O compositor Vasco Mendonça respondeu ao repto de criar e programar em torno da obra do açoriano Francisco de Lacerda, “olhando para o futuro com um sentido de urgência; criando condições para que a sua música naturalmente importante por direito próprio servisse também como o catalisador de algo novo”, lê-se no texto de apresentação do ciclo.

Esta iniciativa chega aos Açores em setembro, no dia 07, começando por São Jorge, de onde Lacerda é natural, com um concerto do acordeonista João Barradas, na Fajã da Fragueira, em que interpretará “Canção Triste”, do homenageado, mas também a 3.ª “Suíte Inglesa”, em Sol menor, de Bach, “Otono Porteño” e “Inverno Porteño”, de Astor Piazzolla, “Hymn of Rememberance”, de Keith Jarrett.

Na ilha Terceira, a Ermida de Santo António da Grota, no Monte Brasil, recebe, a 10 de setembro, a pianista Joana Gama, que irá tocar “Das Buch der Klange” (“O Livro dos Sons”), do compositor alemão Hans Otte, um dos mais recentes projetos da pianista.

É em São Miguel que a viagem termina, com um primeiro concerto de Inês Simões e Daniel Godinho, que, no dia 15 de setembro, apresentam, no centro de artes Arquipélago, os “Wesendock Lieder”, de Richard Wagner, as “Trovas” de Lacerda, e fazem a estreia mundial de “Chants de Teika”, uma obra de António Chagas Rosa, inspirada pela lírica japonesa.

O programa encerra, no dia 18 de setembro, com um recital de Sandra Medeiros e Francisco Sassetti, na Igreja do Colégio dos Jesuítas, com temas de Francisco Lacerda, Freitas Branco e Vianna da Motta, bem como canções de teor mais popular.

Este ciclo de concertos é promovido pela Associação Cultural Francisco de Lacerda — A Música e o Mundo.

Francisco de Lacerda (1869-1934) foi um pianista, maestro e compositor português, natural da Ilha de S. Jorge, que se fixou em Paris, no final do século XIX, onde estudou com Charles Widor e Vincent d’Indy – a quem sucedeu na classe de Orquestra do Conservatório de Paris, por indicação do mestre -, entre outros protagonistas da modernidade da época.

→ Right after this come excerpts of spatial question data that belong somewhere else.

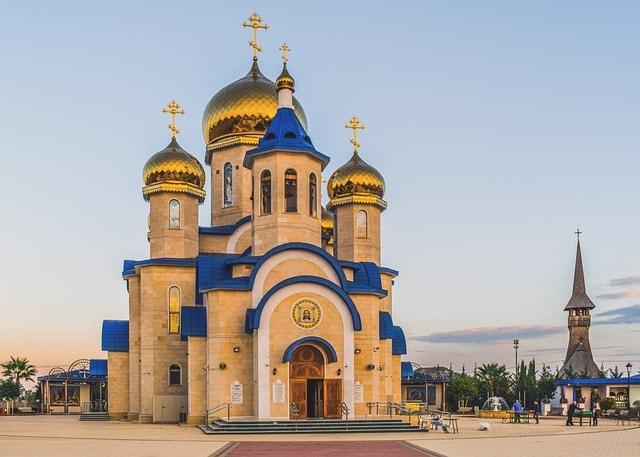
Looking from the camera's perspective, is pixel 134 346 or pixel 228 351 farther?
pixel 134 346

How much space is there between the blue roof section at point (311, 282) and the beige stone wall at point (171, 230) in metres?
6.76

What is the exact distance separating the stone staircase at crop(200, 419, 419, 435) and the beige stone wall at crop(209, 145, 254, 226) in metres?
11.6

Nome da chamada escola francesa, a par de Gabriel Fauré, Francis Poulenc, Paul Dukas ou Claude Debussy, com quem privou, Lacerda adquiriu notoriedade internacional sobretudo como maestro da Schola Cantorum, na viragem para o século XX, tendo trabalhado também com os regentes alemães Arthur Nikisch e Hans Richter.

Em vésperas da Grande Guerra de 1914-1918, regressou aos Açores, onde se dedicou à investigação da música tradicional, de que viria a resultar um primeiro “Cancioneiro Musical Português”, com melodias harmonizadas para canto e piano.

Foi um dos fundadores da associação Pró-Arte, e criou o projeto “Uma Hora de Arte”, em Lisboa, dedicado aos operários.

Na década de 1920, de novo em Paris, retomou a regência dos “Grands Concerts Classiques”. Em 1928, porém, a carreira internacional como maestro, cada vez mais reconhecida, cedeu à tuberculose.

De regresso a Portugal, retomou a investigação da música de origem popular, que manteve até à morte, em 1934.

Poemas sinfónicos, música para bailado, peças para órgão, piano, trios e quartetos de cordas, estão entre as suas principais obras, incluindo as miniaturas “Trente-six histoires pour amuser les enfants d’un artiste”.